Çocukken okuduğunuz resimli kitapların, çizgi romanların bir etkisi, katkısı oldu mu yazarlık yolculuğunuzda? Geçmişten bu güne etkilendiğiniz, örnek aldığınız, takip ettiğiniz yazarlar; beslendiğiniz kaynaklar neler?

Aslında her şey Alice Harikalar Diyarında ile başlıyor. Onunla tanıştığımda sanırım beş yaşındaydım. Annem bana resimli kitabını okuyordu. Sonrasında ilkokul öğretmenim, hâlen sakladığım orijinal metni hediye etti bana. Zaman zaman o tavşan deliğini bir gün bulacağıma inanırdım ve bu sayede kendime ait bir harikalar diyarı inşa ettim galiba. Aklımda hep bir kurguyla dolaşmak çocukluktan kalma alışkanlık ve Lewis Carroll’un yazdıklarımda önemli bir etkisi var. Mizah’ı Muzaffer İzgü’nün Ökkeş serisiyle, şiiri Orhan Veli ile sevdim. İlkgençlik yıllarında Gülten Dayıoğlu, Jules Verne ve çeşitli klasikleri okuduğumu hatırlıyorum. Nazım Hikmet’in Şeyh Bedrettin Destanı’nı Tuncel Kurtiz’den dinleyişimi hiç unutamam. O günden sonra şiire farklı bir yakınlık duymaya, hatta kendimce şiir yazmaya başladım. Lisede Murathan Mungan ve Oruç Aruoba’ya takıntılıydım, Cenk Hikâyeleri, Yaz Geçer ve Uzak bende iz bırakan kitaplar arasında. Elbette anılacak pek çok yazar var, ama Douglas Adams ve Otostopçunun Galaksi Rehberi’nin yeri benim için ayrıdır.

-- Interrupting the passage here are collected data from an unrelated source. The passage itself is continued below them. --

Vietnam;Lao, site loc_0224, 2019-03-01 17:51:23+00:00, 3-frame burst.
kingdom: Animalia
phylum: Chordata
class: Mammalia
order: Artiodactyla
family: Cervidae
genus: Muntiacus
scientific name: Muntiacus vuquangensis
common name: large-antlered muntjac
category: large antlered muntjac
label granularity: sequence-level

Mavi Yıldız isimli ilk gençlik romanınız, Gülten Dayıoğlu Çocuk ve Gençlik Edebiyatı Vakfı Ödülü’ne layık görülmüş, Düdüklü Tencere Orkestrası adlı dosyanız da Muzaffer İzgü Çocuk Romanı Ödülü’nü kazanmıştı. Yarışmaların yazan-çizen kişiler için yeri ve önemi üzerine neler söylersiniz?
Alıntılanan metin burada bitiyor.